Posts Tagged ‘oregon hill’

Venture Richmond is again trying for a project residents don’t want. Here is more from Oregon Hill resident Scott Burger:

Hi,

I want to apologize in advance if I seem particularly agitated or distracted these days.

I am trying to stay cool with this Venture Richmond proposal, but yesterday someone who I thought was my friend suggested that if Oregon Hill residents did not like the Venture Richmond plan, maybe we should just all move to Short Pump, because right now, we live near “RVA’s main event location”. I have to tell you, I am not moving to Short Pump, but if things keep up, I know there will be serious pressure from my wife to move to southern NJ.

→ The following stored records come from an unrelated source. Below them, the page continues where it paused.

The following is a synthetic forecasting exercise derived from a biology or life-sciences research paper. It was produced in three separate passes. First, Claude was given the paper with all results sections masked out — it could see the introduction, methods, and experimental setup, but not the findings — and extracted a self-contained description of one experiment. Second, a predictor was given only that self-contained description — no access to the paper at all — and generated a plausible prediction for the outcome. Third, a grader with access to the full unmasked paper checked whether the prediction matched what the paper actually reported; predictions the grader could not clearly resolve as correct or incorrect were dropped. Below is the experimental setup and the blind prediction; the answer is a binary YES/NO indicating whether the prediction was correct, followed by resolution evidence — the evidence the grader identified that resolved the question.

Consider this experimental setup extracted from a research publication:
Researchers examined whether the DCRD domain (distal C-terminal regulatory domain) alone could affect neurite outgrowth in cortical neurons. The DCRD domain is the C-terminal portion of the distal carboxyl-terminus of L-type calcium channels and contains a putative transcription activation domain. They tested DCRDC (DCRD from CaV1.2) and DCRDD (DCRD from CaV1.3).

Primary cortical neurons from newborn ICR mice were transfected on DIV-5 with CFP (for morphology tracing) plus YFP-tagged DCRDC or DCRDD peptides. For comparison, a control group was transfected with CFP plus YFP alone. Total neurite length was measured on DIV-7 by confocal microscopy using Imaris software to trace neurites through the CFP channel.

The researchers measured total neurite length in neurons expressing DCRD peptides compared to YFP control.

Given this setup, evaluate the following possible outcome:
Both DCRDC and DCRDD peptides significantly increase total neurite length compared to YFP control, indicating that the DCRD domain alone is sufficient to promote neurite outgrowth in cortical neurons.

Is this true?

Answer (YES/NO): NO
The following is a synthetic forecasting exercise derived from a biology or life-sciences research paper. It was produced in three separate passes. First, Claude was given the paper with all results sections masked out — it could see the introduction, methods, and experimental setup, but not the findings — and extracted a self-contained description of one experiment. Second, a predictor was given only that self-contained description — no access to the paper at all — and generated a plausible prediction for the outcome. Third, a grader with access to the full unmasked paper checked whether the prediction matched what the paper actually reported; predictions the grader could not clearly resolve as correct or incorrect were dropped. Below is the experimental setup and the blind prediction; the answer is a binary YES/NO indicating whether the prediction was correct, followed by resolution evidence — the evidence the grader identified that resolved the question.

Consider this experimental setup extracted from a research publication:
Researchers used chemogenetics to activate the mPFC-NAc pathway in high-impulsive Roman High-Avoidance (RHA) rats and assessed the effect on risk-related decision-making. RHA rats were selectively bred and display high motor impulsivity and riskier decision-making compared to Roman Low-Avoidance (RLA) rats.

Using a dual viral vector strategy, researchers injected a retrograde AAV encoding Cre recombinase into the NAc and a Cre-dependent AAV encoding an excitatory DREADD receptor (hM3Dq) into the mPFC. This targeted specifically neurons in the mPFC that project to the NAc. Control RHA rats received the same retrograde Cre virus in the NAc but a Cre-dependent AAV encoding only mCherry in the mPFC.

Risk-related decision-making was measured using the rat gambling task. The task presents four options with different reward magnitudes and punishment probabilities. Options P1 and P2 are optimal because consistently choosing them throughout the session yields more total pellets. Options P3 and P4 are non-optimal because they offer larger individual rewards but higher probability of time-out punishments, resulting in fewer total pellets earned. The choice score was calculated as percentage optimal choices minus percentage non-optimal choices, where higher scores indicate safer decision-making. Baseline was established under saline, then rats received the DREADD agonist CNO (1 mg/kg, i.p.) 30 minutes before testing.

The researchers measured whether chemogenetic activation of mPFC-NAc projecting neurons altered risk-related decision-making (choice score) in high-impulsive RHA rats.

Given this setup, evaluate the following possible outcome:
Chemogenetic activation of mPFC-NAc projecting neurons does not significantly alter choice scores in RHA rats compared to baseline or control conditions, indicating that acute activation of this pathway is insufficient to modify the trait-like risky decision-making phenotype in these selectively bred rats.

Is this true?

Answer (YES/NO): YES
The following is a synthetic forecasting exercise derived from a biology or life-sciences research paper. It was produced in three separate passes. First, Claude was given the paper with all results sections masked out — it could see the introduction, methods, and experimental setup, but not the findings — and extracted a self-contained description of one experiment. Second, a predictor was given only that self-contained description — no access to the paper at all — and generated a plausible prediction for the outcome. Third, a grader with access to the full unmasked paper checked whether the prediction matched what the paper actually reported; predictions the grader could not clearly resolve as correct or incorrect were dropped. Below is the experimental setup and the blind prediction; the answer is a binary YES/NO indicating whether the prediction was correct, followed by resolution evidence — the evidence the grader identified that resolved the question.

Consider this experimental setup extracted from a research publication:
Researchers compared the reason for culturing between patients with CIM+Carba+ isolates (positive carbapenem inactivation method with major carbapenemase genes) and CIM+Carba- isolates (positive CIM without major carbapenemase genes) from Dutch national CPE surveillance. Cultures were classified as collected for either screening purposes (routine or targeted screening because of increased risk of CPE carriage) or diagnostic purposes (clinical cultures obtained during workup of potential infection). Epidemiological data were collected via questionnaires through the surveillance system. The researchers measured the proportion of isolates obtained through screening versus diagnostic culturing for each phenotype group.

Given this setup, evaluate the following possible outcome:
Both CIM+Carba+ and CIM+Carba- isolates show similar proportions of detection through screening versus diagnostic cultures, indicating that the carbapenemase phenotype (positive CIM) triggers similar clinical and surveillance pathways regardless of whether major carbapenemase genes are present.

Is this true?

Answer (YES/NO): NO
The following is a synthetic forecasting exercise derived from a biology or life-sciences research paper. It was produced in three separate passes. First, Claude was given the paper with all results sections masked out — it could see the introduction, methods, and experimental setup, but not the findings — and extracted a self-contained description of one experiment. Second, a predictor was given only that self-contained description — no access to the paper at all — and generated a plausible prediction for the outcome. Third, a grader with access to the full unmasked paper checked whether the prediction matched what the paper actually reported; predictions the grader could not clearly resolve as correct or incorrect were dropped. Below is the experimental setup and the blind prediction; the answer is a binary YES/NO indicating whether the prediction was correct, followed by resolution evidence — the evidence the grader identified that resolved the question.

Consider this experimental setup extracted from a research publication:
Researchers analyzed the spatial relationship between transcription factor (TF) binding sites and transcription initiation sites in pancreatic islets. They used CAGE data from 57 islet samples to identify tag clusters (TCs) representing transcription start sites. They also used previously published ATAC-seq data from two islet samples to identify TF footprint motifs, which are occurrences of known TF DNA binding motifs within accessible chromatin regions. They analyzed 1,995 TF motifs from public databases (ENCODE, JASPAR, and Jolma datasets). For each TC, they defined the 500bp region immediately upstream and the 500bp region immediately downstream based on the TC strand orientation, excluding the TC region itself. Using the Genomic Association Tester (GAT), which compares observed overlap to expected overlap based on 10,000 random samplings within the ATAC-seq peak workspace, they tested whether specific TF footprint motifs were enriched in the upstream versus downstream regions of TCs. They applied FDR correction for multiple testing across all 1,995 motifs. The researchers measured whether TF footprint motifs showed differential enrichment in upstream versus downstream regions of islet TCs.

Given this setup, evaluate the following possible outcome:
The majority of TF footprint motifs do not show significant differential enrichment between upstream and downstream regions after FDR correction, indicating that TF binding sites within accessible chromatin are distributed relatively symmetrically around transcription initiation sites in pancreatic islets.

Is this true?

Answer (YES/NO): NO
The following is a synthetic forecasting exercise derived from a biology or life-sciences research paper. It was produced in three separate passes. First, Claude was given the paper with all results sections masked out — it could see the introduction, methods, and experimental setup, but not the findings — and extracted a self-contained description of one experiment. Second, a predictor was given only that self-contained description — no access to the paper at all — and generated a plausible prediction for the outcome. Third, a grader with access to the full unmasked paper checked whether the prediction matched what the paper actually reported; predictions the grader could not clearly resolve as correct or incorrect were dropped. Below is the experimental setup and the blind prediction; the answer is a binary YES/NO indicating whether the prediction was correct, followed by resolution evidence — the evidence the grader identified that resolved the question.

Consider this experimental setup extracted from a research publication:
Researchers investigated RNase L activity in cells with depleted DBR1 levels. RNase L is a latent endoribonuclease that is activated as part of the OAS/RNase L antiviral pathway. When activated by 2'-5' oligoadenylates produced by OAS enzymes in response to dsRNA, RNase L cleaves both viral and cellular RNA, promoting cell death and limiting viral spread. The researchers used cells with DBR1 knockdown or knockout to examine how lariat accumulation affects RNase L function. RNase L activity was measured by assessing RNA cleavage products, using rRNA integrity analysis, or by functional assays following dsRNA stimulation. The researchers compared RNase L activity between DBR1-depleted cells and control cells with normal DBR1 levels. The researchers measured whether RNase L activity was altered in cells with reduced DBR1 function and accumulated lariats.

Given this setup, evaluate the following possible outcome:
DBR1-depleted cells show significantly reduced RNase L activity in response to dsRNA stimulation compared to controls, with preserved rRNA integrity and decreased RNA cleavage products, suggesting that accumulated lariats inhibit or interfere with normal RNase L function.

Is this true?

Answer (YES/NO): YES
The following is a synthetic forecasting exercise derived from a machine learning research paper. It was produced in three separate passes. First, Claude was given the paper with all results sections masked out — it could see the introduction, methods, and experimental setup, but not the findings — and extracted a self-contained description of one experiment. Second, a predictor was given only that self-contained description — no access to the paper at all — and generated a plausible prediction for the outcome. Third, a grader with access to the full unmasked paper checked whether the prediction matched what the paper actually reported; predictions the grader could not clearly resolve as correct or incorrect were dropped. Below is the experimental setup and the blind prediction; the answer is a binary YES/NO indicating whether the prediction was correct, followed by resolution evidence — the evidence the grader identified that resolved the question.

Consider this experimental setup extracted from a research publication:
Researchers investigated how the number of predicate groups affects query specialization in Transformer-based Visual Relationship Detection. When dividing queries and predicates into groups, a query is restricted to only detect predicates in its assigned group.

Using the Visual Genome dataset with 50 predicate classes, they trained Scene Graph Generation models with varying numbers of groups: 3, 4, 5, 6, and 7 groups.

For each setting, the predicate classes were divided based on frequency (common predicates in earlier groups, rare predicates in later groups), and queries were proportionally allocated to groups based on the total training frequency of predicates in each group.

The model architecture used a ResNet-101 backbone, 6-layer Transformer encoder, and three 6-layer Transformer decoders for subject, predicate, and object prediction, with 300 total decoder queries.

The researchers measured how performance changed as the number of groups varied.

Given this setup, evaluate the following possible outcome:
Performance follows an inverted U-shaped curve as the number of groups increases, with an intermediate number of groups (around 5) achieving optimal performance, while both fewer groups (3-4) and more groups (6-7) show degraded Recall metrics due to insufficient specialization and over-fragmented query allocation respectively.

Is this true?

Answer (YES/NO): NO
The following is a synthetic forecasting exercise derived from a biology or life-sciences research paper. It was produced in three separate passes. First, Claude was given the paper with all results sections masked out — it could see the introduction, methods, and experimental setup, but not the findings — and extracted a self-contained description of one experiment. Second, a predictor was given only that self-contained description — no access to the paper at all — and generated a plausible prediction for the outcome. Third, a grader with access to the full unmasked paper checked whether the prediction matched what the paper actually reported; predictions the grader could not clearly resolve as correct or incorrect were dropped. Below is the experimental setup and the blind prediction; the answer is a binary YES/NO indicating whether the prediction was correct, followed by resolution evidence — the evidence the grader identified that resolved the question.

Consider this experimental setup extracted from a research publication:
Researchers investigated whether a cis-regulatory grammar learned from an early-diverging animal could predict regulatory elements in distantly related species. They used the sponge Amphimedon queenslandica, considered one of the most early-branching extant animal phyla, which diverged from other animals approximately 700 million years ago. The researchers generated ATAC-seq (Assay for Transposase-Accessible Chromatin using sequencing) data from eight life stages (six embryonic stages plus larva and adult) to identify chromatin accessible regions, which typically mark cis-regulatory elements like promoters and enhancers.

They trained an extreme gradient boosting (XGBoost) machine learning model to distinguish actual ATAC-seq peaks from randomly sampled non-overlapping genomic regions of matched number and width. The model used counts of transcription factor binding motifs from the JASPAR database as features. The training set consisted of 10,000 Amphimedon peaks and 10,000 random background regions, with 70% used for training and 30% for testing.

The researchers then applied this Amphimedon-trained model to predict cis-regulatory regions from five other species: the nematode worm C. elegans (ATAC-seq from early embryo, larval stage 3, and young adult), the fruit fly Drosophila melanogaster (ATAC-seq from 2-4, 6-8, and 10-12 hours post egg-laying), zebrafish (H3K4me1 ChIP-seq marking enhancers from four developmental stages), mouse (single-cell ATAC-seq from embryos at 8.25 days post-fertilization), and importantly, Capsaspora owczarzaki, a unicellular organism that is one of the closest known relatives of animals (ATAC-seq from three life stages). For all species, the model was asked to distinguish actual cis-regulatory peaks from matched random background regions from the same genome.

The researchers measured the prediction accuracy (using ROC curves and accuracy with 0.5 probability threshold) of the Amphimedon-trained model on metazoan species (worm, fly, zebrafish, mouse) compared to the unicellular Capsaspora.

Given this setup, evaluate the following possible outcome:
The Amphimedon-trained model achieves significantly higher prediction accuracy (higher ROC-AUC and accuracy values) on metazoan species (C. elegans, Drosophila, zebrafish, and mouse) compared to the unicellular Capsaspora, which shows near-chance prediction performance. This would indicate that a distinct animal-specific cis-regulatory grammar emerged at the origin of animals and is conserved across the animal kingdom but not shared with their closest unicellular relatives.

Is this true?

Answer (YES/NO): YES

As my neighbor Matt stated, As it is, I live in the MIDDLE of Oregon Hill and I can hear concerts at Brown’s Island INSIDE MY HOUSE. Now they want to put an amphitheater closer than that? Really?! The city won’t even give me a permit to put a toilet in my garage, and Venture Richmond gets to ruin the quality of life for an entire neighborhood?

If you can, I would certainly appreciate anything you can do to influence the Planning Commission before Monday. Here’s more about that:

The Planning Commission on Monday will be considering the “location, character and extent” of the use of City of Richmond property as part of the proposed project.  (Venture Richmond has yet to apply to have the property rezoned.)  We can address the fact that this is the wrong “location” for the amphitheater, because it will harm the canal and negatively impact the neighborhood and War Memorial with major parking and noise problems.  It is also important to address the “extent” of the project, since if the project is confined below the canal it would avoid damage to the canal and the parking and noise problems would be reduced.

An amphitheater is not a permitted use in the area above the canal (zoned R-03 — residential office).  We must not allow that area above the canal to be rezoned, because once it is re-zoned Venture Richmond can put an amphitheater there “by right.”  Unless Venture Richmond applies for a “conditional” rezoning (which is unlikely) there will be no restrictions other than the general restictions under the zoning category.

If the venue is confined to the area below the canal it will avoid the need to damage the canal, and the volume and parking problems would be reduced.
Venture Richmond already operates Brown’s Island, and their main stage should logically go on that island where the noise and parking is less problematic.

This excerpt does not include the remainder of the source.